## Set exercise
In the text on foreign businesses and Latvian income taxes, change "foreign company" to "overseas company" throughout the part from "In brief, the" up to and including "PE in Latvia.", and give that part again with the change.

-- Start of Text to read --

We often see in our practice that a considerable number of foreign businesses operating in Latvia keep following the guideline of the famous Steven Spielberg movie 's "Catch Me If You Can." However, unlike the movie scenario, with its skills detective and wily forger, in real life businesses are often not quite aware that they do not follow the tax rules and the local tax authorities are still slow in identifying potential tax evaders.
By saying this, we mean that quite often we encounter foreign business structures that successfully operate on the local market but do not pay proper regard to income taxes. Usually it happens in two ways: 1) a foreign company either incorporates a representative office or 2) employs or contracts people who help develop local business without real consideration of what is and isn't allowed as regards income taxes in Latvia. The good news is, however, that we still do not see meaningful efforts from tax authorities to identify unregistered business structures and impose income taxes on them.
In brief, the rules you need to know are quite simple. First, if a foreign company conducts part or all of its business in Latvia, especially via management or an office, then it is very likely that the business should pay the Latvian corporate income tax (CIT). In technical terms, this means it is likely that the activities of the foreign company constitute a permanent establishment (PE) in Latvia.
Second, if a foreign company is using a person as a dependent agent to conclude contracts in the name of the company, then it is likely that the time to pay CIT has come since it might be possible to conclude that the foreign company has a PE in Latvia.

-- End of Text to read --
-- Start of Information provided --

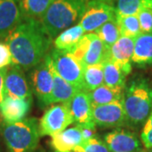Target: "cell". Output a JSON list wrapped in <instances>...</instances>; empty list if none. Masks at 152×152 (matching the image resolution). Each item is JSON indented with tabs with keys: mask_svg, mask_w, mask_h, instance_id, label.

-- End of Information provided --

## Exercise answer
In brief, the rules you need to know are quite simple. First, if a overseas company conducts part or all of its business in Latvia, especially via management or an office, then it is very likely that the business should pay the Latvian corporate income tax (CIT). In technical terms, this means it is likely that the activities of the overseas company constitute a permanent establishment (PE) in Latvia.
Second, if a overseas company is using a person as a dependent agent to conclude contracts in the name of the company, then it is likely that the time to pay CIT has come since it might be possible to conclude that the overseas company has a PE in Latvia.